Он дотрагивается до своего живота. С определенным изяществом. Это, несомненно, сценическая привычка. Я инстинктивно слегка касаюсь рукой бедра, поправляя застежку юбки с запахом.
– Извините, но мы уже закрылись.
Удивленно смотрит на меня.
– Галерея, – объясняю я, – сегодня не работает… I'm closed…
Он усмехается:
– Но дверь не была заперта.
– Это ничего не значит…
Вдруг он берет меня за руки и смотрит прямо в глаза:
– Что– то случилось?
Я расплакалась. Это сильнее меня. Он обнимает меня за плечи и прижимает к себе, чтобы я перестала дрожать. Как старший брат. Потом выводит меня на улицу.
– Пойдемте выпьем по чашечке кофе.
Не в состоянии сопротивляться или возражать, иду за ним до угла. И здесь, под платанами с запахами скошенной травы, собачьих испражнений и пыли я рассказываю ему свою историю.
После кофе, круассанов и анисового ликера с орешками заказываем салаты и полбутылочки розэ. Ральф – это его имя, – смеясь, наполняет мой бокал.
– Much a do about nothing!
– Вы считаете?
Почувствовав нотку раздражения в моем голосе, он кладет руку мне на предплечье. Тысячи мелких морщинок прорезывают его лицо, когда он улыбается.

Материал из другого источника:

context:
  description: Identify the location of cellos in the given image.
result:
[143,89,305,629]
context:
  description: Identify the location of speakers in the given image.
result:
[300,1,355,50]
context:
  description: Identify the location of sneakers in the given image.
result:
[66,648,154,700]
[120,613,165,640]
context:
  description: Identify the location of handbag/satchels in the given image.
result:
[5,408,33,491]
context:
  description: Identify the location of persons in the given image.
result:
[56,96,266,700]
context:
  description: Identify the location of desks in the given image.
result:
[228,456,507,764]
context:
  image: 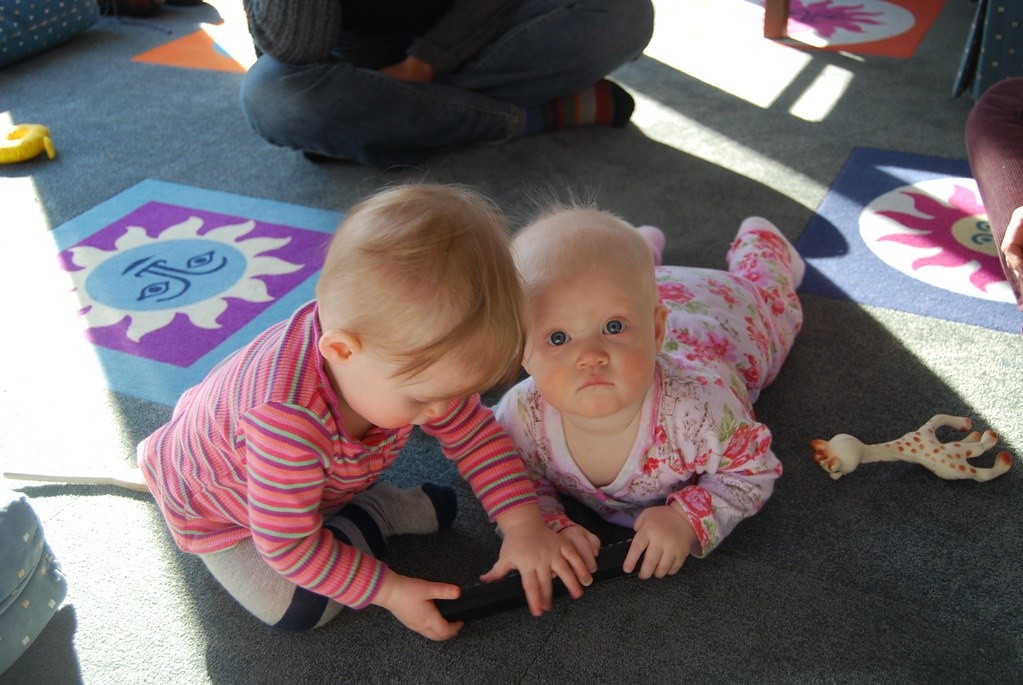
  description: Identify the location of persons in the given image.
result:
[493,209,805,579]
[136,185,593,642]
[240,0,655,170]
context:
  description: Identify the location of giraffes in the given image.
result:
[809,414,1011,484]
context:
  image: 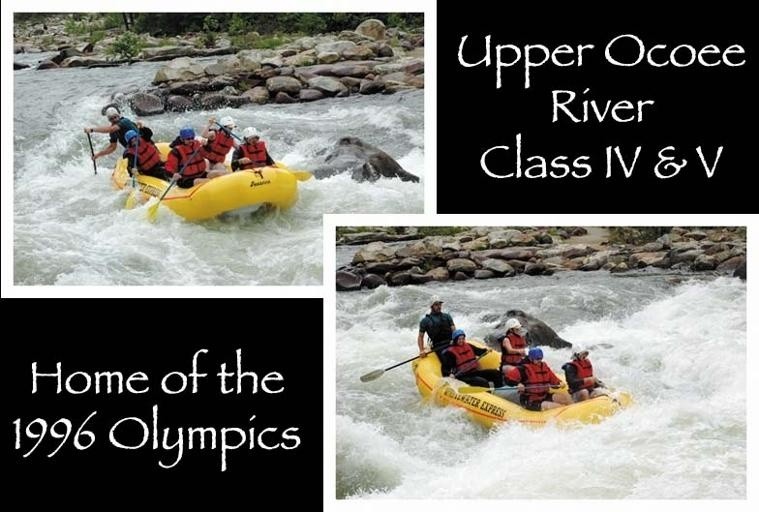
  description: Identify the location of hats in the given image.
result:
[220,116,237,129]
[428,295,444,306]
[507,319,523,330]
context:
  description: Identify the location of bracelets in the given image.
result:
[91,129,93,133]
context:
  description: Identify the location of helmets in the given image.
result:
[570,343,589,358]
[451,328,467,340]
[180,127,195,139]
[528,348,543,360]
[106,108,119,118]
[125,130,138,142]
[243,125,261,140]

– УЕSS! Прежде всего, у вас нет никаких доказательств.
– А чек?
– Но это не значит, что он ее… ну, уоu know…
Я прекрасно понимаю!
– Let me tell you something, Клео. Я бы запросто мог преподнести подарок женщине, с которой работаю. За оказанную услугу…
– Что вы имеете в виду?
– Девушке, которая предложила мне петь в «Дон Жуане», например. Или даже моей преподавательнице по вокалу.
– Но вы сказали бы об этом! Не стали бы скрывать!
– Он и не скрывал. Хотя ваш муж должен был предвидеть, что вы заметите. – Прогоняет воробья, севшего на стол. – Но… сказать… это другое. Все мужчины знают, как женщины реагируют на подобные вещи. So…
О'кей. Один ноль в его пользу. Как бы я отреагировала, заявись однажды вечером Марк и скажи с невинным видом: «Дорогая, я обедал с такой– то в «Пон де ля Тур» и подарил ей такую же сумочку, как у тебя. Она была в восторге!»? Представляю, в каком восторге была бы я. Мы, наверное, обошлись бы парочкой разбитых тарелок. В конце концов, сервиз, подаренный нам на свадьбу, остался цел только благодаря молчанию Марка.